Once a borrower pays off the guaranteed portion of a home loan, they may be able to revoke the guarantor's responsibility. In such cases, the following conditions can apply:

  • The borrower must be able to make repayments without assistance
  • The principal amount of their loan must be less than 80% of their property's value
  • They must have not missed any repayments within the last six months

How to be a guarantor

If you're on the other side of the equation and someone has asked you to be their guarantor, you'll need to consider whether your finances are up to scratch. Before you say yes, you should consider the following:

  • Will you be able to comfortably pay off the loan in the event of a default?

  • How confident are you that the borrower will be able to meet their repayment obligations?

  • How much of the loan do you want to be a guarantor for?
    This is the maximum amount you will be liable for, so you should cap it at an amount you are comfortable with.

  • Will the guarantor arrangement impact your future plans?
    It might be more difficult to borrow against your property while a portion of your equity is being used as security for another loan, for example.

If you decide to go guarantor, some insurance providers offer policies designed to repay the guaranteed portion of a loan in the event of your death or permanent disability.

Additionally, you'll likely be asked to seek independent legal advice to ensure you're aware of the agreement you're entering into and the potential long-term repercussions. Even if you're not forced to get legal advice, it's a good idea to do so anyway.

What happens if the guarantor sells their home?

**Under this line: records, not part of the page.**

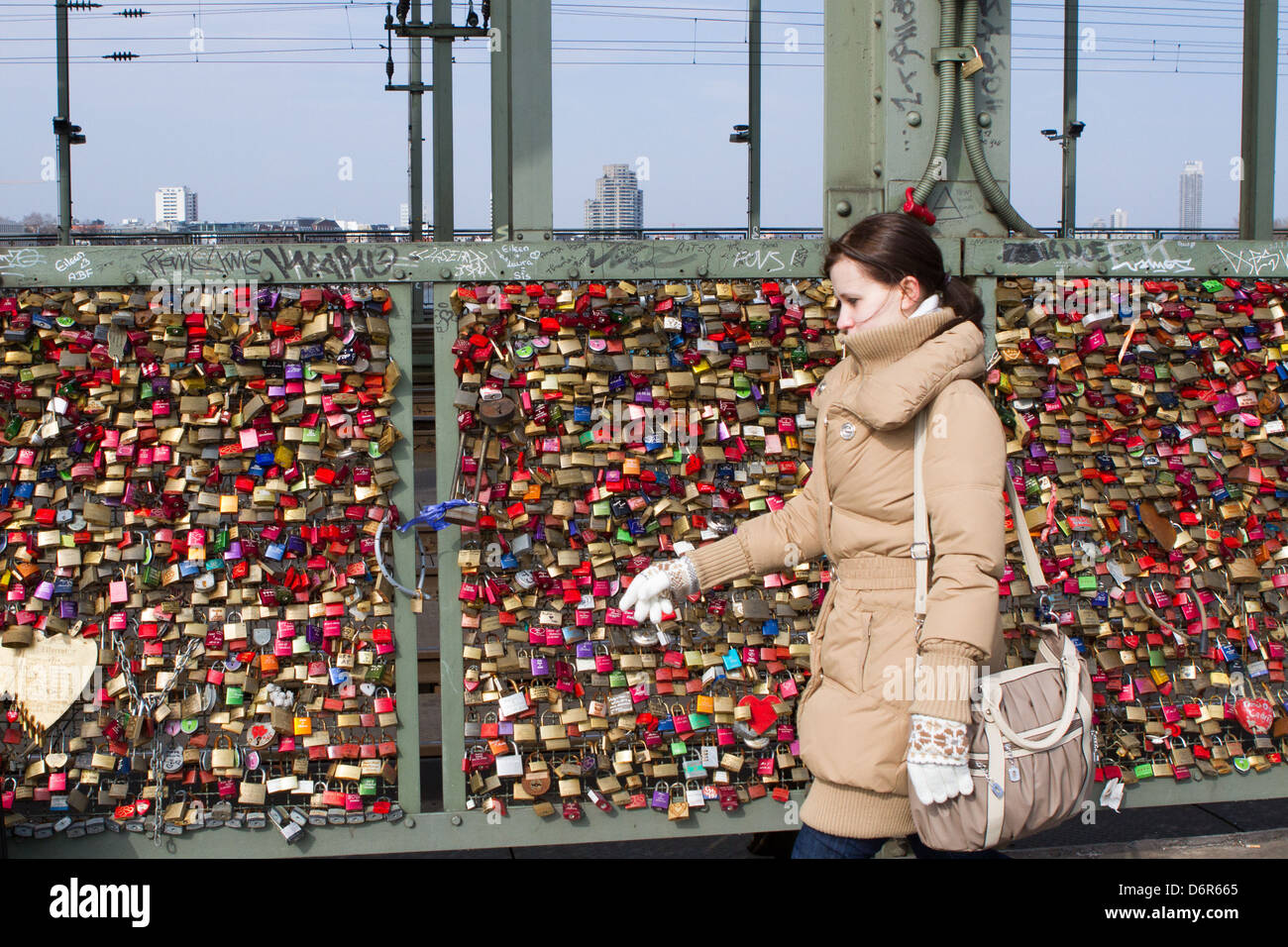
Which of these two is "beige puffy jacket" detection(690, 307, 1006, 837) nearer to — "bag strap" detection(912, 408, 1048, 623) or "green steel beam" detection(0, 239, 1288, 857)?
"bag strap" detection(912, 408, 1048, 623)

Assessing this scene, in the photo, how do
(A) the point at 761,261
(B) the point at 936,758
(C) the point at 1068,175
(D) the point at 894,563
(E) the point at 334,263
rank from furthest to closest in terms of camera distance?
(C) the point at 1068,175 → (A) the point at 761,261 → (E) the point at 334,263 → (D) the point at 894,563 → (B) the point at 936,758

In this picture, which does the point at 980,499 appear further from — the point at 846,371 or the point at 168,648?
the point at 168,648

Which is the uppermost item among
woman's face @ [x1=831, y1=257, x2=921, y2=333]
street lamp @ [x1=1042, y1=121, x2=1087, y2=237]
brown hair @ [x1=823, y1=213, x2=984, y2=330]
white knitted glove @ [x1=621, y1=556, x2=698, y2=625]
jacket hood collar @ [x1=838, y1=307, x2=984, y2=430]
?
street lamp @ [x1=1042, y1=121, x2=1087, y2=237]

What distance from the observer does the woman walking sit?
2.41 metres

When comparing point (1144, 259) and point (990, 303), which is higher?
point (1144, 259)

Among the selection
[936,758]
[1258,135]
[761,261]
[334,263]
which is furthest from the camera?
[1258,135]

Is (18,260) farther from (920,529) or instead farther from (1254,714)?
(1254,714)

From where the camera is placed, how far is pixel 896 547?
265cm

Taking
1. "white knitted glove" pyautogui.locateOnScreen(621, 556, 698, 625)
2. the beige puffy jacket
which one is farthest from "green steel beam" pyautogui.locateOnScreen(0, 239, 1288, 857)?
the beige puffy jacket

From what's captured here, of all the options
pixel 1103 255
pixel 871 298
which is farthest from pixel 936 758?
pixel 1103 255

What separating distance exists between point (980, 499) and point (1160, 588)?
2.23 meters

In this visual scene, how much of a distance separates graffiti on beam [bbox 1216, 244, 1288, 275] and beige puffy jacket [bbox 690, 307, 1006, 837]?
2.18m

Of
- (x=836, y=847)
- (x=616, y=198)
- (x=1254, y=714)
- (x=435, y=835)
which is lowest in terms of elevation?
(x=435, y=835)

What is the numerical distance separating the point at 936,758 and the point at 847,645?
0.36 metres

If you put up equity in your own property as a guarantee and later decide to sell, the lender may allow you to remain a guarantor and use a form of cash as security instead. If you guaranteed a property up to the value of $100,000, for instance, you might be able to provide the lender with a $100,000 term deposit to act as security.

Alternatives to using a guarantor

There are other options for aspiring homebuyers struggling to put together a deposit who don't have the option of turning to a guarantor.

Alternatives include:

Government initiatives

Under the 5% Deposit Scheme, the federal government acts like a guarantor for a portion of a home loan to help eligible borrowers avoid LMI premiums. As the name suggests, the scheme allows first home buyers with a deposit as small as 5%, or single parents with a deposit as small as 2%, to purchase a property without paying for LMI.

A buyer might also be able to enter the market through the Help to Buy scheme, which sees the government buying up to 40% of a property alongside an eligible buyer.

Low deposit home loans

Alternatively, many lenders allow borrowers to take out loans with a small deposit. Most of the major lenders offer home loans with a maximum LVR of 95%, meaning you would need a deposit of just 5% of the property value.

These loans typically have higher interest rates and usually require LMI. LMI can usually be paid as an upfront sum, or baked into the loan, the latter of which attracts interest.